*Task set*
(1) In the passage on microinvesting, substitute "millennials" for "Gen Zers" and write out the text from "You don’t need" to "and minimal investment.".
(2) Answer these questions from the microinvesting passage:
(a) Which two apps does it name for microinvesting?
(b) Around what rate are savings account interest rates said to hover?
(c) What scheme does it suggest for saving a first home deposit?

*Given passage*

▽

You don’t need a fortune to start building wealth. Thanks to the rise of microinvesting, even those with just a few bucks to spare can begin their journey to financial independence. The best part? You can start with as little as $5. For many Gen Zers and younger Aussies, this trend is becoming a game-changer in how they approach money—no need to wait until you’re rich to start investing.

What is Microinvesting?

Microinvesting is exactly what it sounds like: investing small amounts of money, often as little as $5, through apps or platforms designed for everyday people. It’s become especially popular with younger people or those on lower incomes who might not have a lot of extra cash lying around but still want to start building wealth. Apps like Raiz or Spaceship allow you to invest in things like stocks, bonds, or ETFs (Exchange Traded Funds) with minimal risk and minimal investment.

So, why are young Aussies jumping on this trend? Well, savings accounts aren’t cutting it anymore. With interest rates hovering around 4.5%, keeping your money in a savings account won’t get you far—especially with the rising cost of living. Meanwhile, investments have historically averaged returns of 10% or more, which is hard to ignore, explains Yahoo Finance. Microinvesting, then, becomes an accessible way to get your money working for you—even if you’re just starting with a handful of change.

What’s Your Goal?

Before you dive in, though, it’s important to think about what you want to achieve. Are you just testing the waters, seeing if investing is something you want to commit to long-term? Or do you have a specific goal, like saving for a home or paying off debt? The clearer your goal, the easier it’ll be to figure out your strategy.

If you’re just getting your feet wet, microinvesting is a low-risk way to build confidence. But if you’re trying to save for a first home deposit, you might be better off looking into programs like the First Home Super Saver (FHSS) scheme, which offers tax benefits and is more suited for saving a large lump sum.

Setting a Budget

“Micro” means different things to different people. For some, $5 is micro. For others, it might be $500. Whatever the amount, it’s crucial to stick to a budget you can afford. Don’t invest more than you can afford to lose, and if you’re in debt, it might be worth focusing on paying that off first. Microinvesting shouldn’t put you in the red.

△

*Information shown*
▽

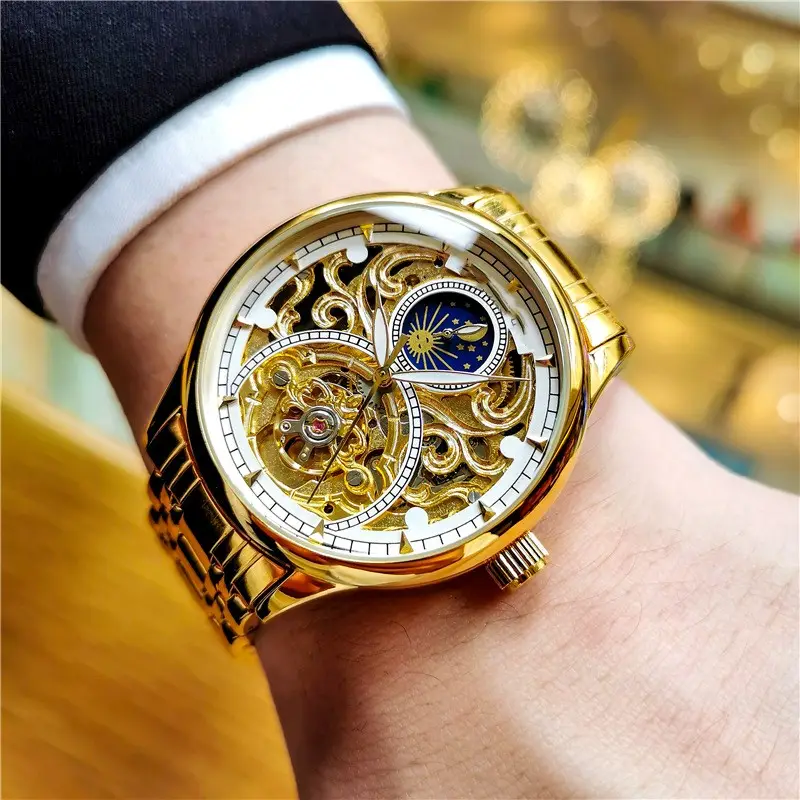 Men's Luminous Hollow Out Fully Automatic Mechanical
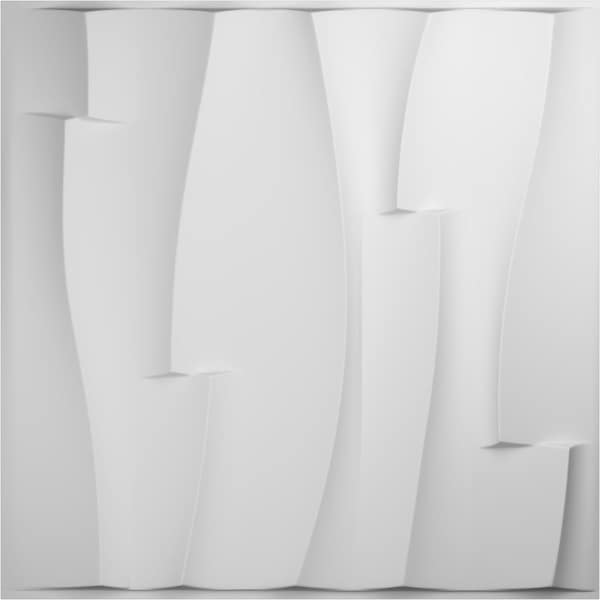 Ekena Millwork Brick Wave EnduraWall Decorative 3D Wall Panel, White, 19 5/8"W x 19 5/8"H WP20X20BVWH - main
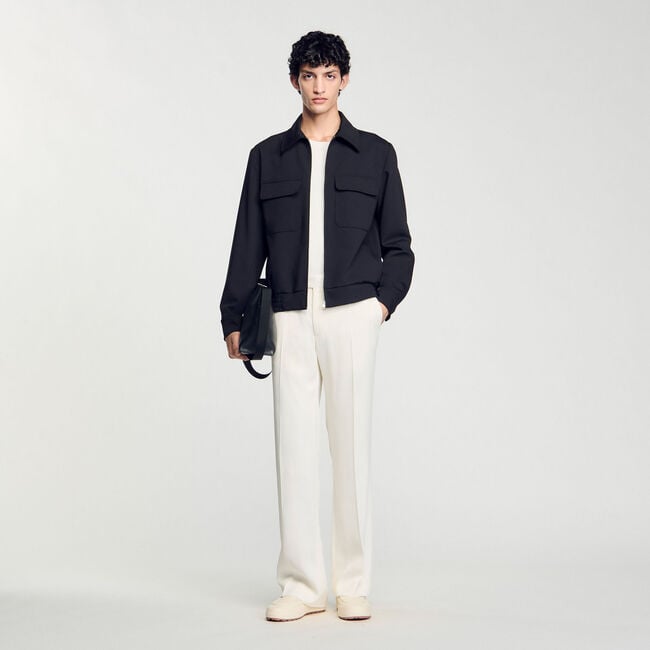 Blouson zippé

△

*Solutions in order*
(1)
You don’t need a fortune to start building wealth. Thanks to the rise of microinvesting, even those with just a few bucks to spare can begin their journey to financial independence. The best part? You can start with as little as $5. For many millennials and younger Aussies, this trend is becoming a game-changer in how they approach money—no need to wait until you’re rich to start investing.

What is Microinvesting?

Microinvesting is exactly what it sounds like: investing small amounts of money, often as little as $5, through apps or platforms designed for everyday people. It’s become especially popular with younger people or those on lower incomes who might not have a lot of extra cash lying around but still want to start building wealth. Apps like Raiz or Spaceship allow you to invest in things like stocks, bonds, or ETFs (Exchange Traded Funds) with minimal risk and minimal investment.

(2)
(a) Raiz and Spaceship
(b) Around 4.5%
(c) The First Home Super Saver (FHSS) scheme